Membership push. Farm Bureau’s Fisher was unabashed in pushing 500,000 members as an organization goal when he addressed delegates Dec. 2.
“We will grow because of who we are and what we stand for,” Fisher said, touting Farm Bureau as a starting place for political, social and economic deliberations “without rolling in the mud.”
“Ohioans will follow Farm Bureau’s lead,” he declared.
Current Ohio Farm Bureau membership is just over 223,500.
Wider circle. Fisher bluntly admitted, “we certainly are broadening our message” and the issues Farm Bureau tackles, then added that working for Ohio’s farmers remains the group’s core purpose.
“But we can get a lot more done” with an expanded membership base, he said.
Focusing on the business climate is not off target, he emphasized, because of the importance of off-farm income to the state’s farmers.
“Ohio agriculture needs a thriving business community and Ohio’s business community needs a thriving agriculture,” Fisher said.
At the polls. The farm group means business in the voting booth, too. Farm Bureau galvanized its members prior to the 2004 election, creating a Web site and videos, airing radio commercials and shipping out a checklist of Ohio Supreme Court endorsements and an eight-page election guide.
Of the 118 elected officials carrying Farm Bureau’s seal of approval, the Friend of Agriculture, 113 won their races, Fisher said.
White, Pattersons honored. The farm group presented its top honor, the distinguished service award, to three individuals: Ohio Sen. Doug White and Geauga County’s Nancy and Jim Patterson.
Jim Patterson is a fifth-generation family farmer who owns Patterson Fruit Farm near Chesterland.
A Geauga County commissioner from 1969 to 1982, he was president of the Ohio Farm Bureau Federation from 1985 to 1989. He is also a past president of the Ohio Fruit Growers Society, former chair of the Farm Credit Bank of Louisville’s board of trustees and former chairman of the Ohio State University board of trustees.
Currently he serves on the board of directors for Nationwide Insurance and Nationwide Financial Services.

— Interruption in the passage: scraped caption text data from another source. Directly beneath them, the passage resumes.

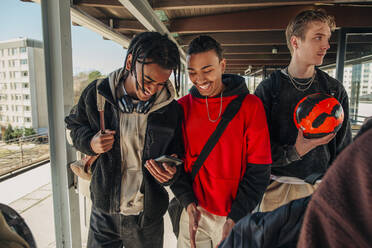 Glückliche männliche Freunde teilen sich ein Smartphone beim Spaziergang am Bahnhof - MASF31300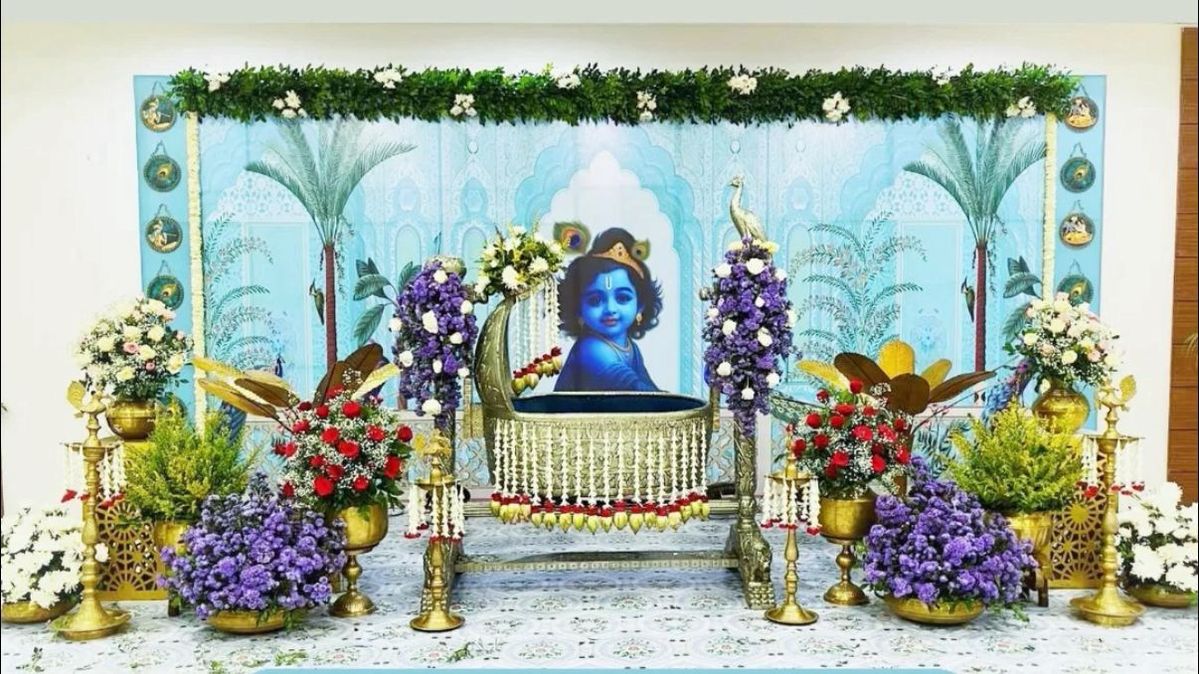 Luxury Krishna cradle ceremony decoration with floral arrangements and premium baby event stage setup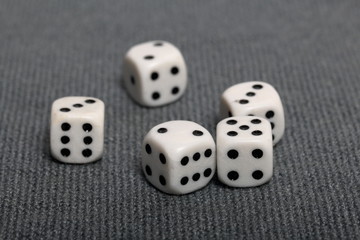 White dice with black markings. Lie on a surface covered with a coarse gray cloth
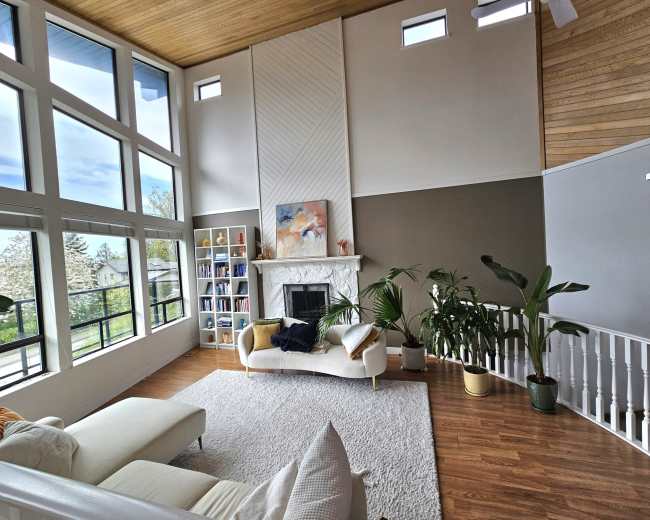 A bright living room features large windows, a fireplace, a bookshelf, and a sofa with plants and a rug on the wooden floor.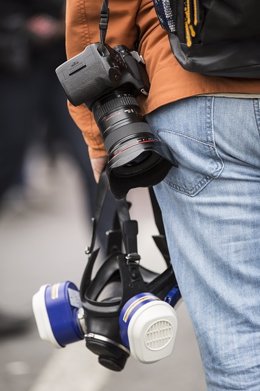 Fotógrafo con cámara y máscara de gas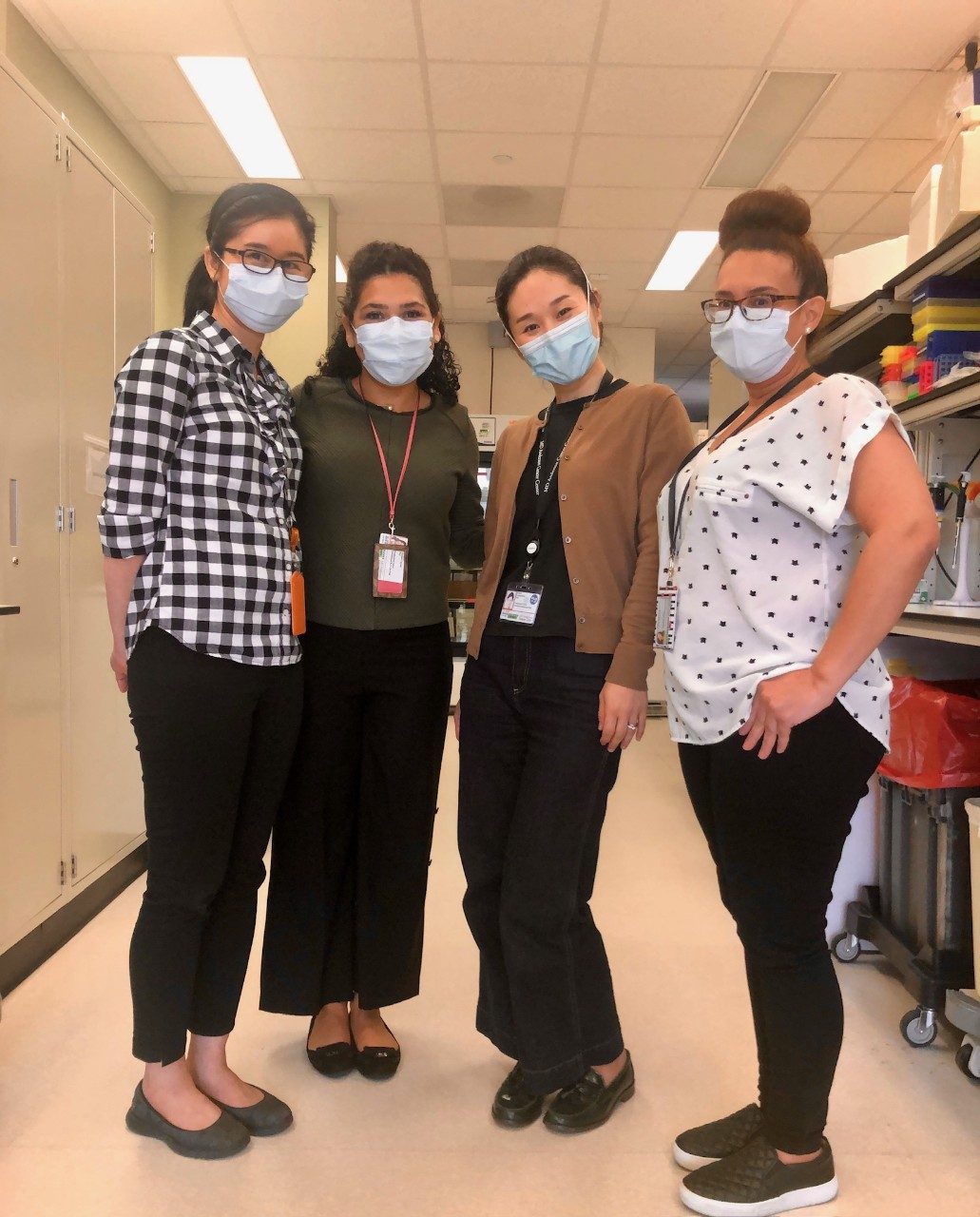 Four people wearing masks lined up for a group photo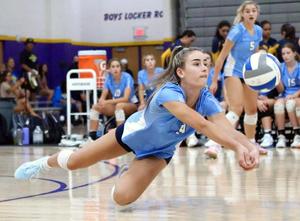 Alex Acevedo dives to return volleyball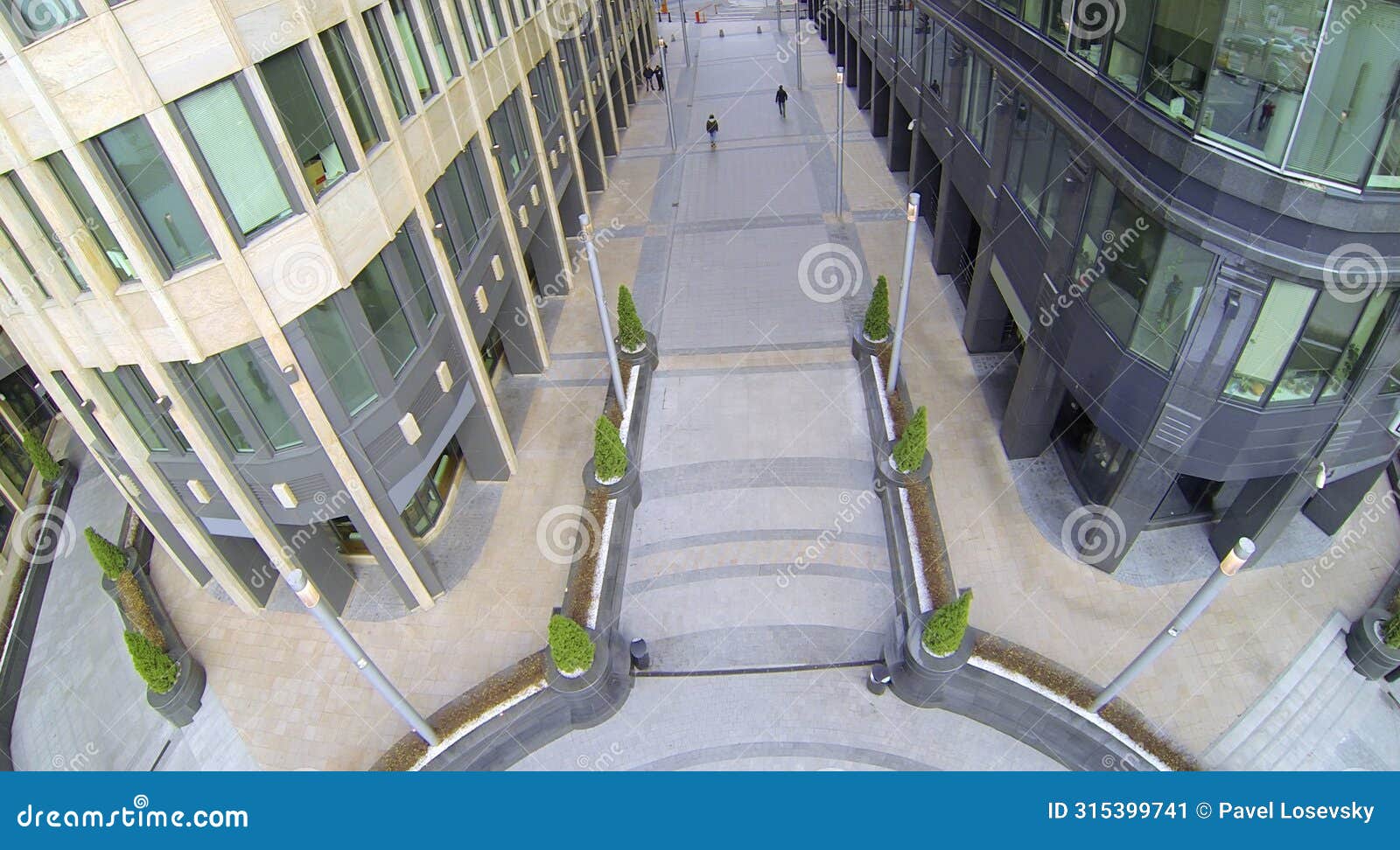 pavement between two office buildings. view from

Nancy Patterson is a longtime advocate for agricultural education. She has served on the Ohio 4-H Foundation board of directors and has been instrumental in developing support for the new Ohio 4-H Center.
She was a member of the Ohio Farmland Preservation Task Force and has provided leadership within the ag community on both the local and state levels.
White, president of the Ohio Senate, represents District 14.
Former chairman of the Senate Agriculture Committee, he and his family own and operate an 800-acre crop and livestock farm.
Educator awards. Also during the annual meeting, the farm group presented Ohio State’s Bernie Erven and Craig Fendrick with its Cooperative Educator Award.
Erven served on the faculty of Ohio State University in the department of agricultural economics from 1969 until his retirement in December 2003. He is nationally recognized in the areas of agricultural labor and human resources and has won numerous teaching awards.
Fendrick served as director of the Farm Science Review for 23 years until his retirement this summer. He began with the Review as a student services assistant in 1966 and eventually became manager in 1981.
During his tenure at the Review, he successfully transferred the show to the Molly Caren Agricultural Center.